Hong Kong’s Hang Seng index lost 0.2% to 23,081.67 points on Friday, while Japan’s Nikkei 225 index fell 0.3% to 21,854.00. In South Korea, Kospi slipped 0.1% to 2,26.62 and the S & P / ASX 200 rose 1% to 5,791.60.
The Shanghai Composite Index rose 0.3% to 2,853.69.
Japan’s weak economic data also dropped a pan, as the government reported that industrial production fell more than 9% from the month of April, while retail sales fell about 10% month-on-month. This was the biggest drop since the sales tax increase in 1997.
Overnight, the S&P 500 ended the day down 0.2% at 3,029.73. The Dow Jones Industrial Average fell 0.6% to 25,400.64, and the Nasdaq Composite fell 0.5% to 9,368.99.
Energy producers and banks suffered some sharp losses on Thursday.
Twitter also lost 4.4%. Trump signed an executive order late Thursday, asking if new rules could be imposed on social media companies. It is railing against Twitter as it implemented fact checks in two of its tweets.

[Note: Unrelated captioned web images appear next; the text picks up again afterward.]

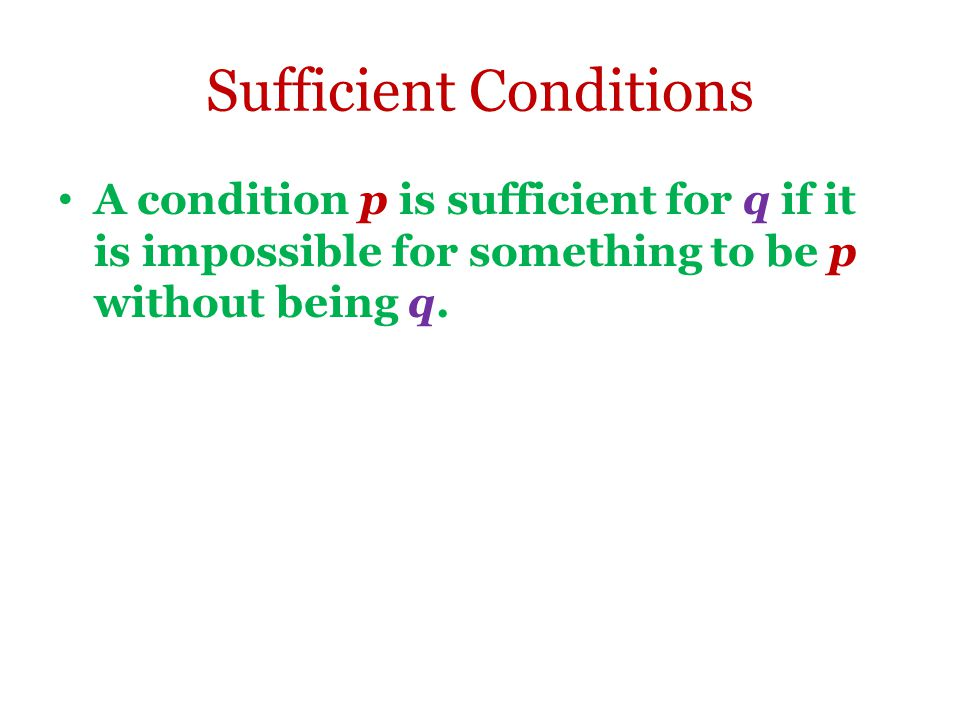 Sufficient Conditions A condition p is sufficient for q if it is impossible for something to be p without being q.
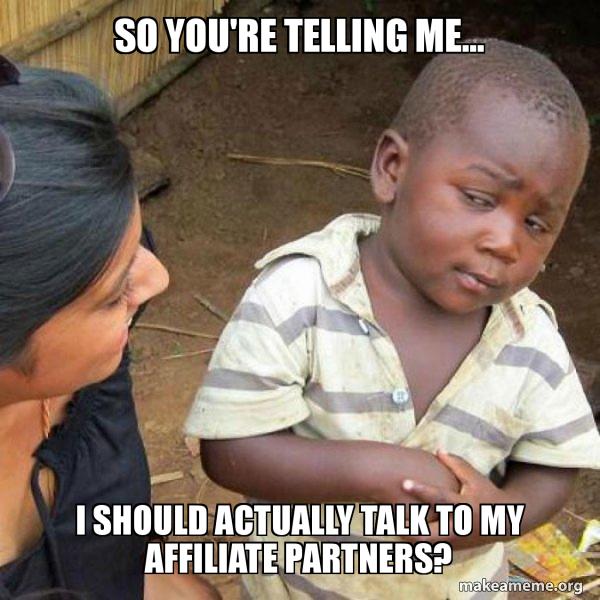 Affiliate partners meme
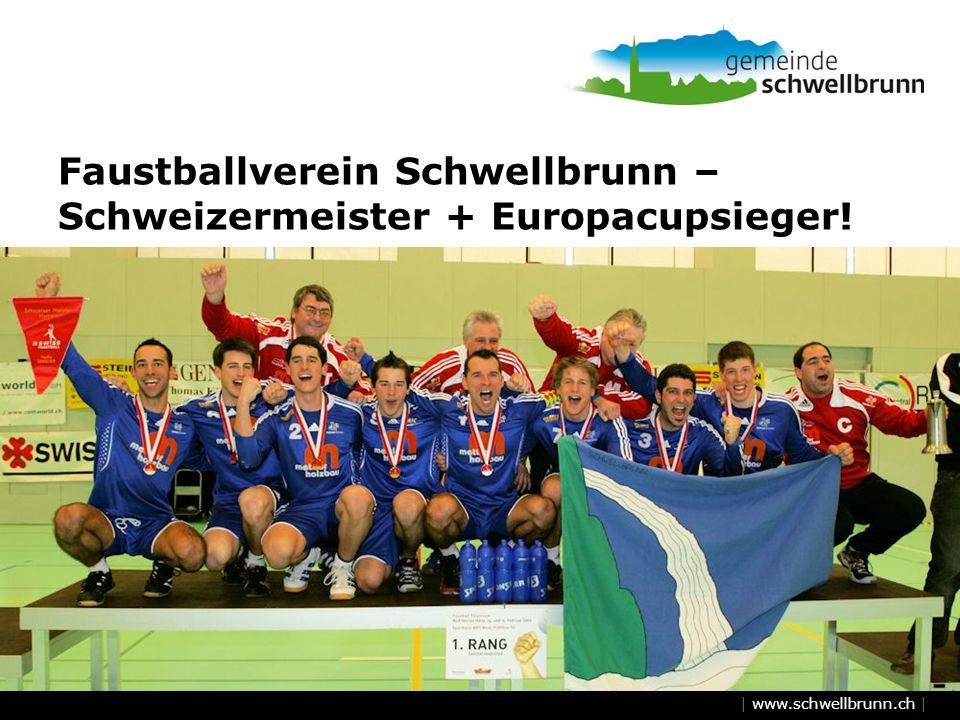| www.schwellbrunn.ch | Faustballverein Schwellbrunn – Schweizermeister + Europacupsieger!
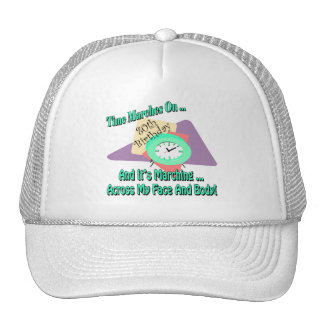 Time Marches On 80th Birthday Gifts Trucker Hat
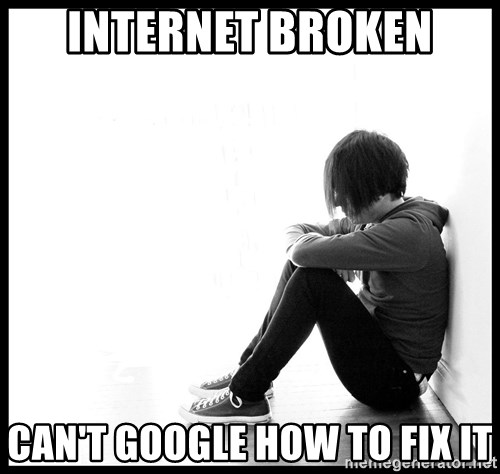 First World Problems - Internet Broken Can't google how to fix it
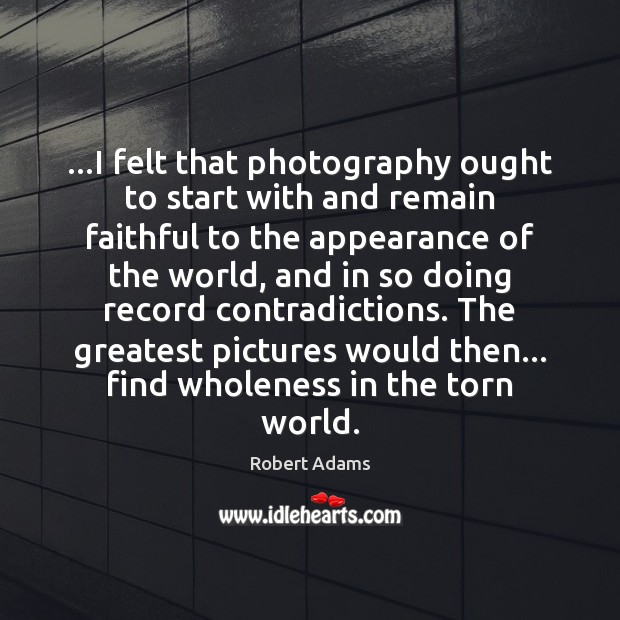 …I felt that photography ought to start with and remain faithful to Robert Adams Picture Quote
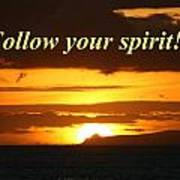 Follow Your Spirit Art Print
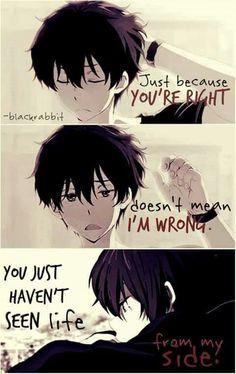Anime: Hyouka Sólo porque tienes razón no significa que estoy equivocado Simplemente no has visto la vida de mi lado #ad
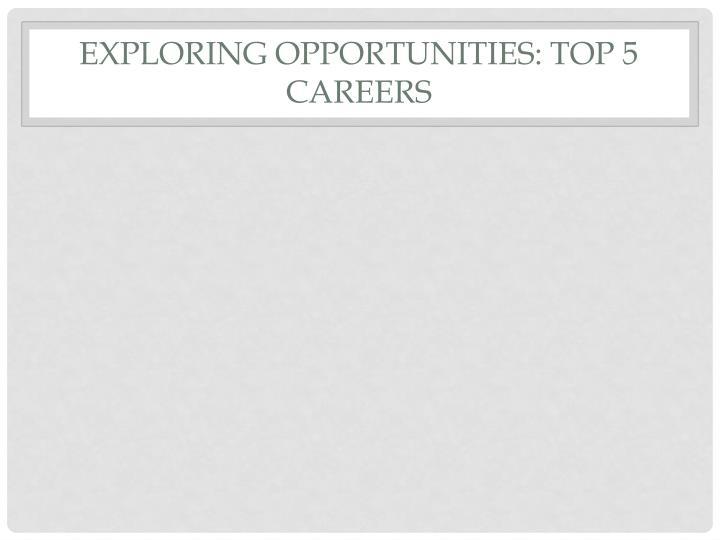 Exploring Opportunities: Top 5 Careers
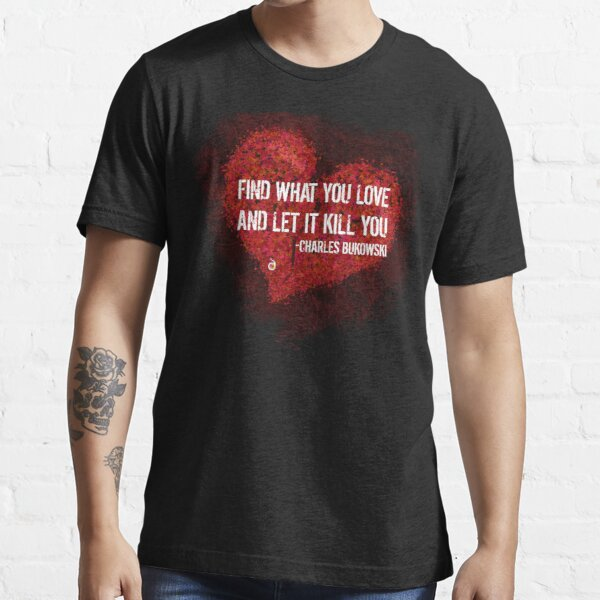 Find what you love and let it kill you - Bukowski Essential T-Shirt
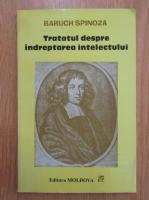 Baruch Spinoza - Tratat despre indreptarea intelectului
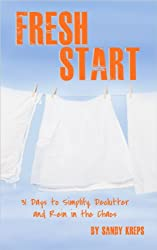 Fresh Start: 31 Days to Simplify, Declutter and Rein in the Chaos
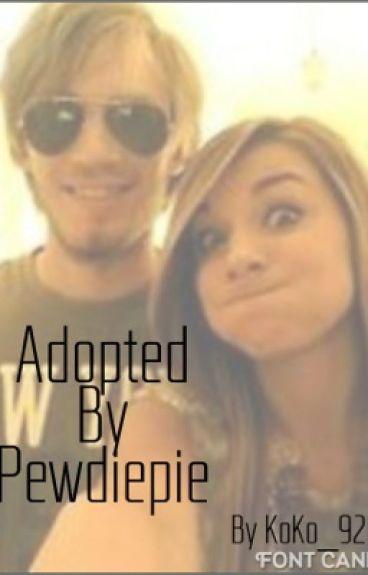 Adopted by Pewdiepie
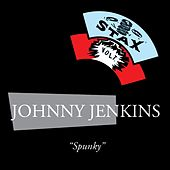 Play & Download Spunky by Johnny Jenkins | Napster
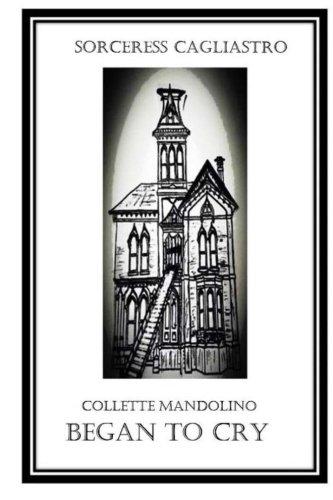 Book: COLLETTE MANDOLINO Began to Cry by Sorceress Cagliastro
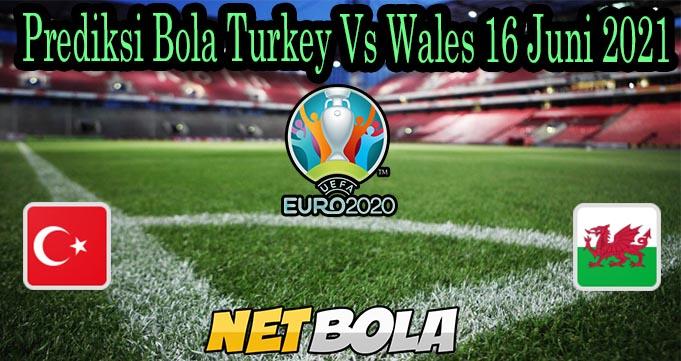 Prediksi Bola Turkey Vs Wales 16 Juni 2021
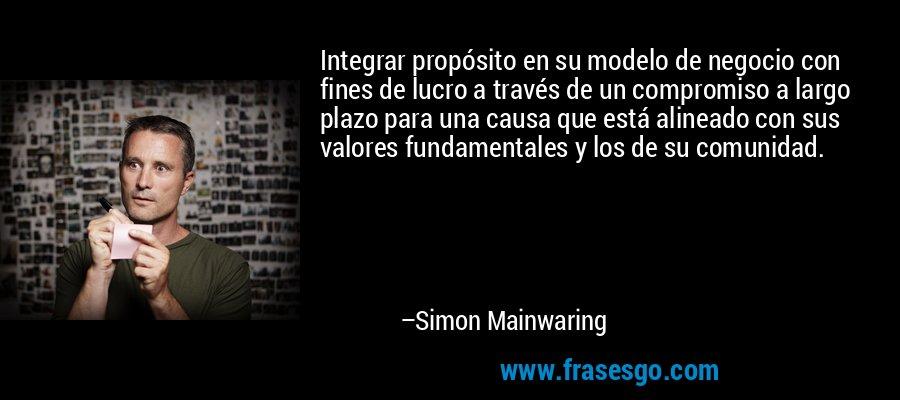 Integrar propósito en su modelo de negocio con fines de lucro a través de un compromiso a largo plazo para una causa que está alineado con sus valores fundamentales y los de su comunidad. – Simon Mainwaring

Dollar Tree jumped 11.6% for the biggest gain in the S&P 500, as the retailer reported stronger revenue and earnings for its latest quarter than Wall Street. In an encouraging gesture, officials also said that recent trends have improved for the purchase of discretionary items such as trunks and toys, rather than just to fill the hunk.
With Thursday’s loss, the S&P 500 is still on pace for its third weekly gain of at least 2.5% in the last four weeks. After nearly 34% in February and their breathtaking decline for most of March, the Federal Reserve and Capitol Hill began recovering stocks after promising unprecedented amounts of aid to the economy.
Recently, the market has pushed higher as investors move into stocks that would benefit the most from a reopened economy. Governments around the country and around the world are gradually lifting the sanctions to raise funds, leading investors to expect that the worst of the recession has already passed, or will happen soon.
Some analysts have warned the rally, and it may take longer for economies and businesses to recover. This can set investors up for disappointment in the future.
Long-term Treasury yields rose on Thursday when a government report showed that the number of workers filing for unemployment benefits had been submerged for the eighth straight week, although the number remains incredibly high.
Perhaps more importantly, for the market is that the number of continuing claims for unemployment fell from 24.9 million to 21.1 million. This is the first decline since the number of layoffs in March. If this continues, economists said it could be a sign that more people are going back to work as states resume.
The yield on the 10-year Treasury fell from 0.70% to 0.67% late Thursday. This reflects the strength of the economy and sentiment about inflation.
A barrel of US crude for delivery in July declined 43 cents to $ 33.28 a barrel in electronic trading on the New York Mercantile Exchange. It rose 90 cents to settle at $ 33.71 on Thursday.
Internationally, Brent crude gained 27 cents to $ 35.76. In London, it rose 55 cents to $ 35.29 a barrel.
The dollar bought 107.41 Japanese yen, down 107.64 yen late Thursday. The euro rose from $ 1.1073 to $ 1.1087.